Der zeigt sich auch bei der Dauer der Berufsunfähigkeit. Frauen gehen zwar häufiger zum Arzt, sind aber im Schnitt weniger lange krankgeschrieben als ihre männlichen Kollegen. Ein Erkrankungsfall dauert bei ihnen im Durchschnitt 12,3 Tage, bei Männer sind es hingegen 12,5. Der Unterschied zwischen krank und krankgeschrieben ist dabei recht wichtig: Denn laut DAK-Report gehen Frauen auch bei Krankheit häufiger zur Arbeit.

65 Prozent der Frauen waren im vorigen Jahr mindestens einmal krank im Job, bei den Männern waren es hingegen nur 60 Prozent. Als Hauptgründe gaben die Frauen an, dass sie ihre Kollegen nicht hängenlassen wollten (87 Prozent) oder ihre Arbeit fertigstellen müssten (66 Prozent).

Die Krankenkasse stellt nicht nur Unterschiede fest, sondern leitet aus ihnen auch Forderungen ab. „Wo Männer und Frauen unterschiedliche Bedürfnisse haben, sollen sie auch geschlechtsspezifische Angebote bekommen“, sagt Veen. Im Blick hat er dabei vor allem betriebliche Präventionsangebote, die helfen können, die Rekordkrankenstand von 4,1 Prozent in NRW zu reduzieren. Im Vergleichzeitraum 2014 lag er bei 3,8 Prozent. Der aktuelle Wert, der höchste der vorigen 16 Jahre, bedeutet, dass von 1000 Erwerbstätigen im Schnitt 41 je Tag krankgemeldet waren.

Damit liegt Nordrhein-Westfalen exakt auf Bundesniveau, den niedrigsten Krankenstand hatte laut DAK mit 3,5 Prozent Baden-Württemberg, den höchsten Brandenburg (56,2 Prozent).
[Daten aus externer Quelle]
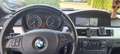 BMW 320 320d DPF Cabrio Grau - thumbnail 10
Die Branche mit dem häufigsten Krankenstand ist das Gesundheitswesen (4,9 Prozent), gefolgt von der öffentlichen Verwaltung (4,5) und dem verarbeitenden Gewerbe (4,2 Prozent).

Für die Analyse hat die Krankenkassen sogenannte Prozessdaten von rund 460 000 ihrer erwerbstätigen Mitglieder in NRW ausgewertet, zudem wurden 1099 Menschen (5221 im Bund) online befragt.